[Extrait choisi]
C’est un des rares sujets qui fasse la quasi-unanimité des Français. Et j’assume de ne pas partager l’indignation de mes concitoyens. Le projet de Michel Barnier prévoyait une hausse de la dotation des Assemblées de 1,7% et de l’Élysée de 2,5 %. Bien sûr, c’est cette dernière qui a fait le plus scandale, tout le weekend dernier, prétendument parce qu’elle était supérieure à l’inflation. En réalité, parce que haïr Macron est un sport pratiqué par tout le monde, et que cela fait de vous un résistant (sans prendre le moindre risque).

« Pas audible »

[Consigne A]
Traduisez en anglais la phrase suivante de l'extrait choisi : « Et j’assume de ne pas partager l’indignation de mes concitoyens. »

Données stockées
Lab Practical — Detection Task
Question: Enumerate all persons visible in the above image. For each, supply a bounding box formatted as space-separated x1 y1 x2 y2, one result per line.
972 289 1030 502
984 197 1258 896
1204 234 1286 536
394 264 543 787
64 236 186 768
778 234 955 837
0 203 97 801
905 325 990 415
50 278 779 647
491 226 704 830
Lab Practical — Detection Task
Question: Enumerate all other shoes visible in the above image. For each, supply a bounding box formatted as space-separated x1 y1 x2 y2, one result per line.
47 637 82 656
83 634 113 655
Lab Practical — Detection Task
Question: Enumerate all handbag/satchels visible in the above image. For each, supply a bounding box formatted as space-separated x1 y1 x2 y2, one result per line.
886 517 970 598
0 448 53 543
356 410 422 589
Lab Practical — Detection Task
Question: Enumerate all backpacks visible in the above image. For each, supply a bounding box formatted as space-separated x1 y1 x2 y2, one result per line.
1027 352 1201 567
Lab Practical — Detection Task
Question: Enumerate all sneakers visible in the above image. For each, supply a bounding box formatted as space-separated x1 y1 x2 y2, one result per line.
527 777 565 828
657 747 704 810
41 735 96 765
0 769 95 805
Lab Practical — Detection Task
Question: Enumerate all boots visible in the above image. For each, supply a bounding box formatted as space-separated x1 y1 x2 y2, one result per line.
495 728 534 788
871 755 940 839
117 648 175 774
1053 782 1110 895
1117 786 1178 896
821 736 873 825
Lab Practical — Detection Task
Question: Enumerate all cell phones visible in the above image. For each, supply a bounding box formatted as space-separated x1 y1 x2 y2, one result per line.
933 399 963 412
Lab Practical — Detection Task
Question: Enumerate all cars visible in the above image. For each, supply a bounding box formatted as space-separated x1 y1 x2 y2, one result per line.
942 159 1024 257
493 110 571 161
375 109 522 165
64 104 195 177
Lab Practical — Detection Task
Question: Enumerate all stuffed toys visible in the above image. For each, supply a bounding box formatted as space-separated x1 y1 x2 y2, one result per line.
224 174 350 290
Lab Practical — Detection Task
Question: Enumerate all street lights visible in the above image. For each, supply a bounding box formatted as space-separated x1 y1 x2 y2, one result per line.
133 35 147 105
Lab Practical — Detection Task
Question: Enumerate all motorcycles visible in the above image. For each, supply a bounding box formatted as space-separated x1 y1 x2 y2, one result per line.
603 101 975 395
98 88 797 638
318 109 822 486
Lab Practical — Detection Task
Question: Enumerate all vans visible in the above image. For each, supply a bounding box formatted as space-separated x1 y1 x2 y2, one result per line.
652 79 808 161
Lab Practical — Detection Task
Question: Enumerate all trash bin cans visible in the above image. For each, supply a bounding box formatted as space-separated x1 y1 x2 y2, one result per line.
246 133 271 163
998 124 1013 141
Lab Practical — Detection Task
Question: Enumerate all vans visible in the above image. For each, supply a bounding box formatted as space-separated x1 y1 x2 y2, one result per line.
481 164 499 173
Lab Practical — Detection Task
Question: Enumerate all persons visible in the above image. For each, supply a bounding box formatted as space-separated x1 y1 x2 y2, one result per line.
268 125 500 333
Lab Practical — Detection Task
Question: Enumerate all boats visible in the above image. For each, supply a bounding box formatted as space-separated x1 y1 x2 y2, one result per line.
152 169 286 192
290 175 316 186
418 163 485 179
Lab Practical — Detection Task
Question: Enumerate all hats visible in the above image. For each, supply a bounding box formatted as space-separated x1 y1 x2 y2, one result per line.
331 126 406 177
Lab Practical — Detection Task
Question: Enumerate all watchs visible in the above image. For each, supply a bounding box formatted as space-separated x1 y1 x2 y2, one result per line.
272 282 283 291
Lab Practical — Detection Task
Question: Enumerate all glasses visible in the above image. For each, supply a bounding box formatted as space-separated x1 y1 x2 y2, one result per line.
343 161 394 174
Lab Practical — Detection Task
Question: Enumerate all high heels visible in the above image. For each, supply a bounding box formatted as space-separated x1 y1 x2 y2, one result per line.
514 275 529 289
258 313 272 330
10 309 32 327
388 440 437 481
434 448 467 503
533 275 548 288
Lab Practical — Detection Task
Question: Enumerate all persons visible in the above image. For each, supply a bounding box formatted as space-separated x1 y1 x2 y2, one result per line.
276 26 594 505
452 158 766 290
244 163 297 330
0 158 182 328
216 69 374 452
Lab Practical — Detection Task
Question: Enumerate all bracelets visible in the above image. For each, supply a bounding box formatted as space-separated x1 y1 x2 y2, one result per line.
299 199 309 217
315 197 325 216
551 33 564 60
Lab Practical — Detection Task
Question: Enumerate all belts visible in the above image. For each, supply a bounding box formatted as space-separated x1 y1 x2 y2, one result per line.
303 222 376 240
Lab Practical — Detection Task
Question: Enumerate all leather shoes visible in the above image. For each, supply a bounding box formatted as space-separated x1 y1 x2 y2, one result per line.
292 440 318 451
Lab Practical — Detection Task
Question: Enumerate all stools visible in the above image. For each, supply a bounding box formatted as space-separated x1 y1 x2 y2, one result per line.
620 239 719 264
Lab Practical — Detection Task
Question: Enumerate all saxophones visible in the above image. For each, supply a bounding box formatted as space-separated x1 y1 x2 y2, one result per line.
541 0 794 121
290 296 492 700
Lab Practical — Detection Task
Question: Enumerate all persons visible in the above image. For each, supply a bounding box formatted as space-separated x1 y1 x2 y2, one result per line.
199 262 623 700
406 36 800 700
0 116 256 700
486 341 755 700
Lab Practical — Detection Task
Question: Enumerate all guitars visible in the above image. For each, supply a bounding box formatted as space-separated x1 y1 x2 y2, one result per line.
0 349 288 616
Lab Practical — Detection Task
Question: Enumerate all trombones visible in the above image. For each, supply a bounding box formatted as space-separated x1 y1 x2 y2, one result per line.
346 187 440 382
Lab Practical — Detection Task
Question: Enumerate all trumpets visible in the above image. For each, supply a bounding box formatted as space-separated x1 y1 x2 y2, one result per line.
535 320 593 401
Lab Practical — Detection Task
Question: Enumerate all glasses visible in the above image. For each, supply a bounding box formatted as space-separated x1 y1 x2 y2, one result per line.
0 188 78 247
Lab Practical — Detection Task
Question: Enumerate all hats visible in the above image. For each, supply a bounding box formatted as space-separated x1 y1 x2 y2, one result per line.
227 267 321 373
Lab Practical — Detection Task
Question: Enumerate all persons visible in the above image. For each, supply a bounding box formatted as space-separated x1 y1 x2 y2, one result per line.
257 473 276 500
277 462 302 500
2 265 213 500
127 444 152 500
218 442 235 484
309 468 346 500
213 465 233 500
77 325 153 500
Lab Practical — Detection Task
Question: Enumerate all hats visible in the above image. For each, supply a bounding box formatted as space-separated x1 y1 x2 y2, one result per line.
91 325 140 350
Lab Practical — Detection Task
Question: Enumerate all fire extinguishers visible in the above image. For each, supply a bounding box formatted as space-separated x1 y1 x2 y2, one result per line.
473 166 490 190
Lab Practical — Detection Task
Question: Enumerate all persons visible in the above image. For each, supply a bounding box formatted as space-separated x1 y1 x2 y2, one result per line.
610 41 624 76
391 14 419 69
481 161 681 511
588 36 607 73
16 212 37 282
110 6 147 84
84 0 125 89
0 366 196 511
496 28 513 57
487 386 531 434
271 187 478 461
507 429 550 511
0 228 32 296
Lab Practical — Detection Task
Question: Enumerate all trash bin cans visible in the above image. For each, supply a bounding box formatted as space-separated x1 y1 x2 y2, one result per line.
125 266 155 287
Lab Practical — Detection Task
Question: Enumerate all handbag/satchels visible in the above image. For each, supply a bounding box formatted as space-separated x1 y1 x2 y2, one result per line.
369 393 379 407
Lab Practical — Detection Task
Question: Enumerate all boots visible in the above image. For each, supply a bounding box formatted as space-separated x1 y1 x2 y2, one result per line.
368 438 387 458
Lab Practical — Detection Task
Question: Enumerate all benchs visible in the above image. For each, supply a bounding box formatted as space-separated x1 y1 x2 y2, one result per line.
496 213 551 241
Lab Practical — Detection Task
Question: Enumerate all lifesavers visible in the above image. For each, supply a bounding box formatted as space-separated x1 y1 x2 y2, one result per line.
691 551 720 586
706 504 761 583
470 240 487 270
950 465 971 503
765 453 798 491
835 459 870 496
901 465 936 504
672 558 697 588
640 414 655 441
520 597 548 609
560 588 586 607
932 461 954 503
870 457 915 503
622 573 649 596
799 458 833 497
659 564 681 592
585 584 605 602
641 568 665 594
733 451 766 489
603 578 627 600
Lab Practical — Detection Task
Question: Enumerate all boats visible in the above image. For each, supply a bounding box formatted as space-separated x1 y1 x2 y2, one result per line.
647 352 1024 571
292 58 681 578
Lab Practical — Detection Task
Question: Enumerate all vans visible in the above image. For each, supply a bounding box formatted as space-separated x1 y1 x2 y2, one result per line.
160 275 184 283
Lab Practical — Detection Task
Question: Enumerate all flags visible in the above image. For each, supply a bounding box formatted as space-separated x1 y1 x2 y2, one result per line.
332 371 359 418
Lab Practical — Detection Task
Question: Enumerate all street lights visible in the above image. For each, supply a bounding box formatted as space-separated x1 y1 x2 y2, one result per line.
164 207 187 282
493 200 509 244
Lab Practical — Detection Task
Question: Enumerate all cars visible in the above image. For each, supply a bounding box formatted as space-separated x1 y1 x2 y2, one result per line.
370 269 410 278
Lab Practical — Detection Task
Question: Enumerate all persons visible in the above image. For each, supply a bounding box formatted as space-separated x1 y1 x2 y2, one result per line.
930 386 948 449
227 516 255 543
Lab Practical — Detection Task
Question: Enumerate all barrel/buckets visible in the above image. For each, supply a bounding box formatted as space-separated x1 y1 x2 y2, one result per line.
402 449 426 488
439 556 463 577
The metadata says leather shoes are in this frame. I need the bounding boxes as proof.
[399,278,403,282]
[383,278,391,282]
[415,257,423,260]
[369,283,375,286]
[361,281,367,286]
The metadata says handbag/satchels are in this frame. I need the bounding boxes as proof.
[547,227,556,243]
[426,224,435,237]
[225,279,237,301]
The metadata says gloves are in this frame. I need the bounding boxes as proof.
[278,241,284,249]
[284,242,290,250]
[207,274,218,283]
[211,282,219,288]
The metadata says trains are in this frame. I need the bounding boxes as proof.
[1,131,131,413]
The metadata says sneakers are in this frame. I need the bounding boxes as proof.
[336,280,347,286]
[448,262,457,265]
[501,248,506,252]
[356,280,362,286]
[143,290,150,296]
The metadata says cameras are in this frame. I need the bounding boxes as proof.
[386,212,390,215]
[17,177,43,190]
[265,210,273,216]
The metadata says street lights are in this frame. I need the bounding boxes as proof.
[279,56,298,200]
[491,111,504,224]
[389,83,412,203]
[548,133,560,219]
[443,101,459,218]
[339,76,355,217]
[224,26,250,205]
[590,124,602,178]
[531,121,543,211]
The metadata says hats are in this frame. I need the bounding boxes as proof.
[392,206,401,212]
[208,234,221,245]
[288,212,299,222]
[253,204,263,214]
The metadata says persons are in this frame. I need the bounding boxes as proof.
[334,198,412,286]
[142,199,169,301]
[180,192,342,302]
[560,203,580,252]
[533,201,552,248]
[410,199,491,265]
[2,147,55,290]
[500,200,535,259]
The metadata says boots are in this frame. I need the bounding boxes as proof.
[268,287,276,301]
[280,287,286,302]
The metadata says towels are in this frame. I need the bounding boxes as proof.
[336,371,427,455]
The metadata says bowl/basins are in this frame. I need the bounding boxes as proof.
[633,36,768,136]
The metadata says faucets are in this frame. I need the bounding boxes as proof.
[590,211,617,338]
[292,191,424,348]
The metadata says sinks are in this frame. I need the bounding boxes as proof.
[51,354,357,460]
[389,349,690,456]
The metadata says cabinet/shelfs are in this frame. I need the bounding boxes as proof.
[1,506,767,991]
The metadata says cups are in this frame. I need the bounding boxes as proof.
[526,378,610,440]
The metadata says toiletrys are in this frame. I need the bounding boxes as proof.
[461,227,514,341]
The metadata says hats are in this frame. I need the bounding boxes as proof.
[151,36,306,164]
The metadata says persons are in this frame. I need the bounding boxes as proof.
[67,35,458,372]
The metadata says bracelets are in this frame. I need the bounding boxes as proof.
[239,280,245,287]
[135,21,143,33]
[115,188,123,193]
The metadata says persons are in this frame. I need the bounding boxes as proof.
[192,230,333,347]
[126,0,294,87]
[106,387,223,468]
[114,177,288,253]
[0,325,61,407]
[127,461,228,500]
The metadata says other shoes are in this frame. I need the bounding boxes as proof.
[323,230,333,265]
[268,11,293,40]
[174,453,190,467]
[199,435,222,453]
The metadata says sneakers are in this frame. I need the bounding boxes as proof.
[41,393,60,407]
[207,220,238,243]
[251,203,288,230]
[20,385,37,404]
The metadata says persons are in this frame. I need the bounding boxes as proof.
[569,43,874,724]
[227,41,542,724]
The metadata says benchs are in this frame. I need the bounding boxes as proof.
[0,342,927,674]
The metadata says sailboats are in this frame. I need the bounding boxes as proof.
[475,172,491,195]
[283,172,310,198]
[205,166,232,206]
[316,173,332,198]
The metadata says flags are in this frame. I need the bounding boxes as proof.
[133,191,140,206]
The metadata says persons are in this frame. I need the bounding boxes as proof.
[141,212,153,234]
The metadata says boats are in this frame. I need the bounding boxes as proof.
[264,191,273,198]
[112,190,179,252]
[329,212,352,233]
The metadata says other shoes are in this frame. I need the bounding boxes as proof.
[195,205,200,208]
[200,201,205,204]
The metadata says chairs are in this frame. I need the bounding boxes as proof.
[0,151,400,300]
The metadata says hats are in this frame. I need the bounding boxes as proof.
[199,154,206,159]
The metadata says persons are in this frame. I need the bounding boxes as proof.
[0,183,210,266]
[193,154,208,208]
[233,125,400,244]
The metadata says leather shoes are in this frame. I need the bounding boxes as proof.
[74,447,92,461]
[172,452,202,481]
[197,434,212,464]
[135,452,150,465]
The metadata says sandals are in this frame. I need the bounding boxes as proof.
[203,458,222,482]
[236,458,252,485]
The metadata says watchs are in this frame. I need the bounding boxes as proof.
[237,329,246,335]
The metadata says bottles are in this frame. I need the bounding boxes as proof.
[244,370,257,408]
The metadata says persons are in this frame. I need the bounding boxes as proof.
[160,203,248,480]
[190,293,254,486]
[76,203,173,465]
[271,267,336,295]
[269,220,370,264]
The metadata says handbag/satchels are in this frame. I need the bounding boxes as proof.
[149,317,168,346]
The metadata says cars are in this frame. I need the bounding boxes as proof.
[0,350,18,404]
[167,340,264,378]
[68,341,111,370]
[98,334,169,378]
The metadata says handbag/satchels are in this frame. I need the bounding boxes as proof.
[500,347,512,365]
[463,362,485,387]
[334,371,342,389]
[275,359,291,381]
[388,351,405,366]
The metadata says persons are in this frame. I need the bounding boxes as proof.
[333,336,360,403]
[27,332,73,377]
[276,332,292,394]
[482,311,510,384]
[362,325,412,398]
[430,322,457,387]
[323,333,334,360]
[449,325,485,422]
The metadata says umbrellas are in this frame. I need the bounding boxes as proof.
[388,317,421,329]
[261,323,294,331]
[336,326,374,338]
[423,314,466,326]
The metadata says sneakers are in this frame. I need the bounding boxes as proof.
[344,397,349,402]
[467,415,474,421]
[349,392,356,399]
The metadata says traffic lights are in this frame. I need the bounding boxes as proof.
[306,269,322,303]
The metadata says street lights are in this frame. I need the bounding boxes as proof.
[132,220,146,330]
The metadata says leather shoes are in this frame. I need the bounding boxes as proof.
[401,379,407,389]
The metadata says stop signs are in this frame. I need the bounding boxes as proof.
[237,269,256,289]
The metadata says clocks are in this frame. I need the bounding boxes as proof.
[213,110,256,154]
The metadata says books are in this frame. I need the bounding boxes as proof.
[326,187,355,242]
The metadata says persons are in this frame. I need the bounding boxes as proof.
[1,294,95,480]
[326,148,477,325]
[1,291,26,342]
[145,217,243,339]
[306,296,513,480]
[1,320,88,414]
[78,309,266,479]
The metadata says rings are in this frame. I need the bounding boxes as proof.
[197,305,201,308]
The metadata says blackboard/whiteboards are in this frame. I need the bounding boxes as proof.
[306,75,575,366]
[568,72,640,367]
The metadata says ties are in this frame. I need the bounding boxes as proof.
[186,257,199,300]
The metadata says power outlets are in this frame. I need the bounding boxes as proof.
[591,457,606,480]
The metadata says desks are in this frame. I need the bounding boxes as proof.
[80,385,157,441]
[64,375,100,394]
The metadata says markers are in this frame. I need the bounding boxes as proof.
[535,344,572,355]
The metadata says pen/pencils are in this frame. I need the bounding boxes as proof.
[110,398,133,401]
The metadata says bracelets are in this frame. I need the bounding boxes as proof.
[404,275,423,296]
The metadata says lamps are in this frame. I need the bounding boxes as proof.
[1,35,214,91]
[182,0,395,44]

[Consigne B]
Reproduisez sans aucune modification les lignes des données stockées, depuis la première jusqu'à celle qui contient "0 769 95 805", les deux incluses.

[Réponse rédigée A]
And I stand by not sharing my fellow citizens' indignation.

[Réponse rédigée B]
Lab Practical — Detection Task
Question: Enumerate all persons visible in the above image. For each, supply a bounding box formatted as space-separated x1 y1 x2 y2, one result per line.
972 289 1030 502
984 197 1258 896
1204 234 1286 536
394 264 543 787
64 236 186 768
778 234 955 837
0 203 97 801
905 325 990 415
50 278 779 647
491 226 704 830
Lab Practical — Detection Task
Question: Enumerate all other shoes visible in the above image. For each, supply a bounding box formatted as space-separated x1 y1 x2 y2, one result per line.
47 637 82 656
83 634 113 655
Lab Practical — Detection Task
Question: Enumerate all handbag/satchels visible in the above image. For each, supply a bounding box formatted as space-separated x1 y1 x2 y2, one result per line.
886 517 970 598
0 448 53 543
356 410 422 589
Lab Practical — Detection Task
Question: Enumerate all backpacks visible in the above image. For each, supply a bounding box formatted as space-separated x1 y1 x2 y2, one result per line.
1027 352 1201 567
Lab Practical — Detection Task
Question: Enumerate all sneakers visible in the above image. For each, supply a bounding box formatted as space-separated x1 y1 x2 y2, one result per line.
527 777 565 828
657 747 704 810
41 735 96 765
0 769 95 805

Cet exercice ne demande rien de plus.